BLUE HEARTS を聴きながら

BLUE HEARTS を聴きながら

1.10事件 (その1)



そのとき一緒に住んでいたシェアメイトは、ユカ、アヤ、チハルの女性3人とオレ。計4人だった。男はオレ一人だけだった。

事件の前日、ユカとアヤがラフティングに行くと胸を躍らせてるときオレとチハルは明日の仕事にため息をついていた。

「明日はラフティングぅ~♪」
「そんで、その後はバーベキュー♪」

なんて唄いながら、ユカとアヤはうかれていた。

そして、オレにこう注意した。

「いい!? 明日、私達は朝早いからね。しっかり戸締りしてから仕事いくんだよ!」

そういえば、オレが家を最後に出て行くことってなかった。そう思い、戸締りのレクチャーを受けていた。

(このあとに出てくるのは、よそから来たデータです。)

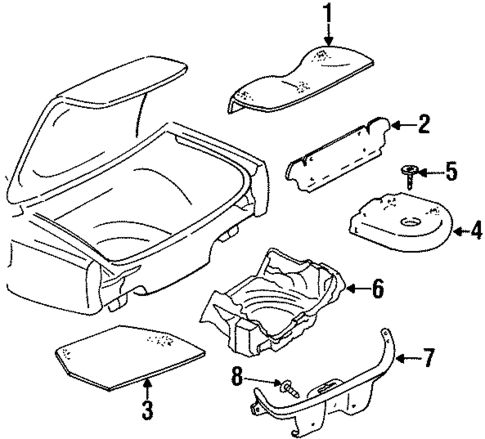 1
2
5
4
6
7
8
3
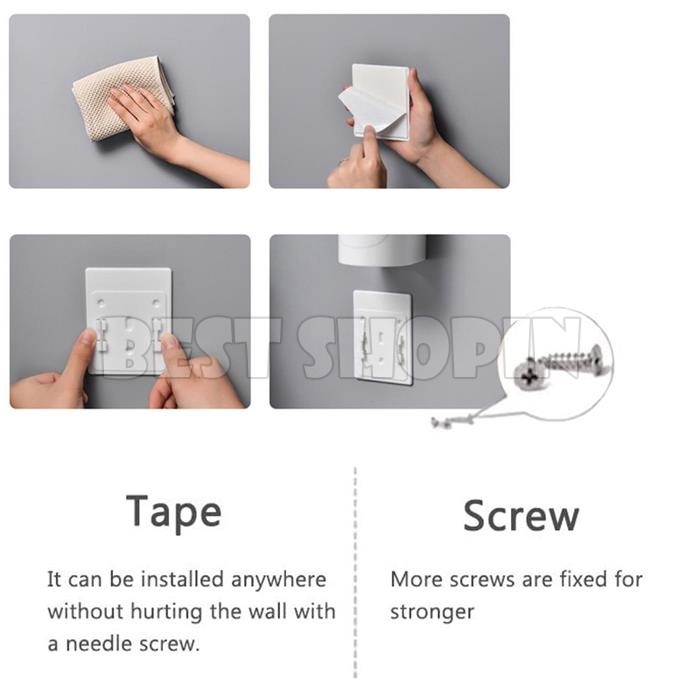 BEST SHOPIN

Tape

It can be installed anywhere without hurting the wall with a needle screw.

Screw

More screws are fixed for stronger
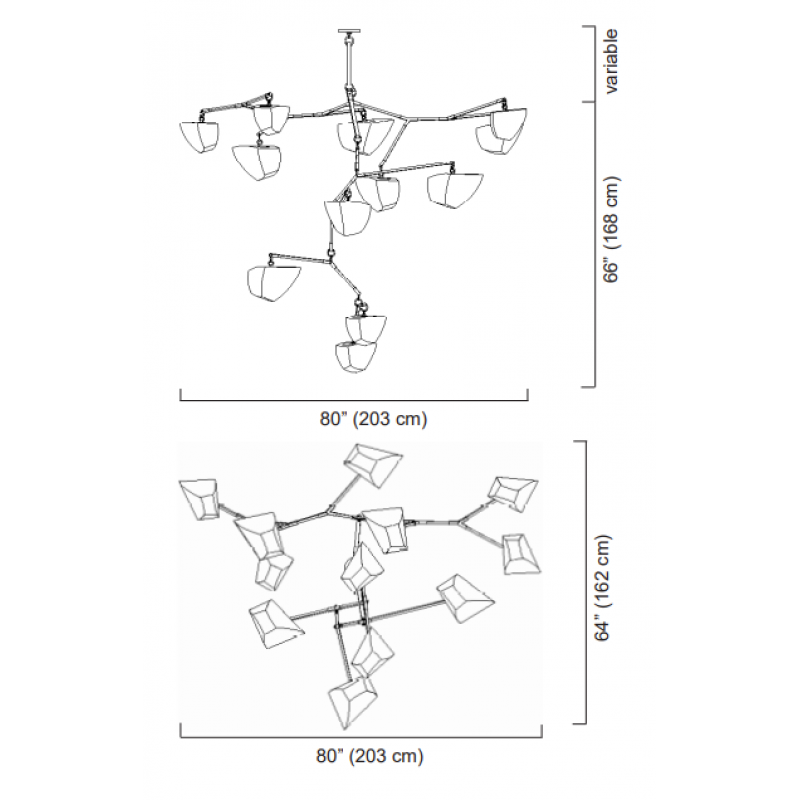 variable

66" (168 cm)

80" (203 cm)

64" (162 cm)

80" (203 cm)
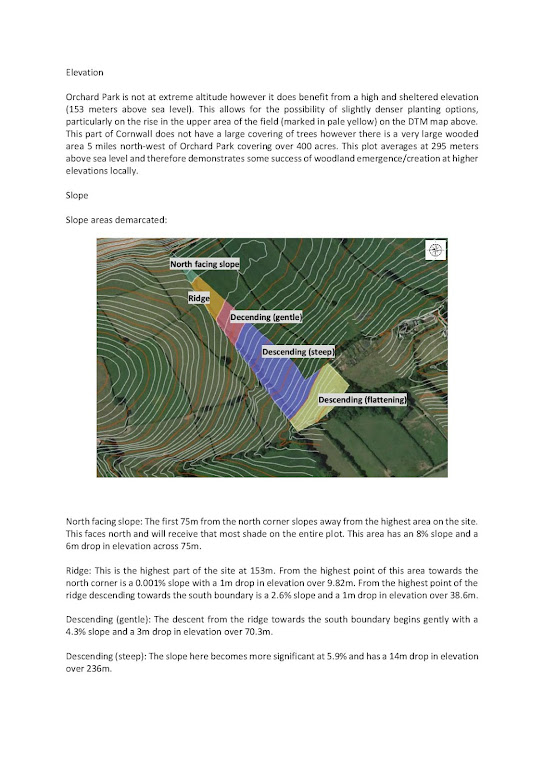 Elevation

Orchard Park is not at extreme altitude however it does benefit from a high and sheltered elevation (153 meters above sea level). This allows for the possibility of slightly denser planting options, particularly on the rise in the upper area of the field (marked in pale yellow) on the DTM map above. This part of Cornwall does not have a large covering of trees however there is a very large wooded area 5 miles north-west of Orchard Park covering over 400 acres. This plot averages at 295 meters above sea level and therefore demonstrates some success of woodland emergence/creation at higher elevations locally.

Slope

Slope areas demarcated:

North facing slope

Ridge

Decending (gentle)

Descending (steep)

Descending (flattening)

North facing slope: The first 75m from the north corner slopes away from the highest area on the site. This faces north and will receive that most shade on the entire plot. This area has an 8% slope and a 6m drop in elevation across 75m.

Ridge: This is the highest part of the site at 153m. From the highest point of this area towards the north corner is a 0.001% slope with a 1m drop in elevation over 9.82m. From the highest point of the ridge descending towards the south boundary is a 2.6% slope and a 1m drop in elevation over 38.6m.

Descending (gentle): The descent from the ridge towards the south boundary begins gently with a 4.3% slope and a 3m drop in elevation over 70.3m.

Descending (steep): The slope here becomes more significant at 5.9% and has a 14m drop in elevation over 236m.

いつも年上のお姉さまには口うるさく怒られていたので、このときもしっかり聞いておかないとビンタされるぅ~
そんな感じでビビってた。そしてしっかり聞いていた。

そのときたまたま、部屋の鍵が気になった。たまたま目についた。
男部屋と女部屋とに別れていて、それぞれ鍵がついていた。日本人同士だし仲も良かったのでお互いに鍵をかけるということもなかった。
お互い信用もしていた。
女部屋に忍び込み、下着の1枚でも盗んでやろうとか思わなかったし、だいたい30歳に興味がない。
むしろ洗濯物もオレのと一緒に干してあるもん。

男として見られてなかったのもあるね。それはそれで問題ありだけどさ。

そのときまで鍵の存在を忘れていた。
「これ、掛かるのかな?」
「実験してみるか」

その鍵はプッシュ式で部屋の中からかけられるタイプのもの。よく日本でもみるやつだ。
「部屋の外から開けられるのかなあ?」
「えーい!ピッキングだあ」

なんてふざけていたら、オレは針金一本であけることに成功!

これで、間違って鍵かけて部屋に入れなくても大丈夫だね。とか言って一件落着した。


とにかく戸締りのレクチャーを受け、みんな朝が早いから寝た。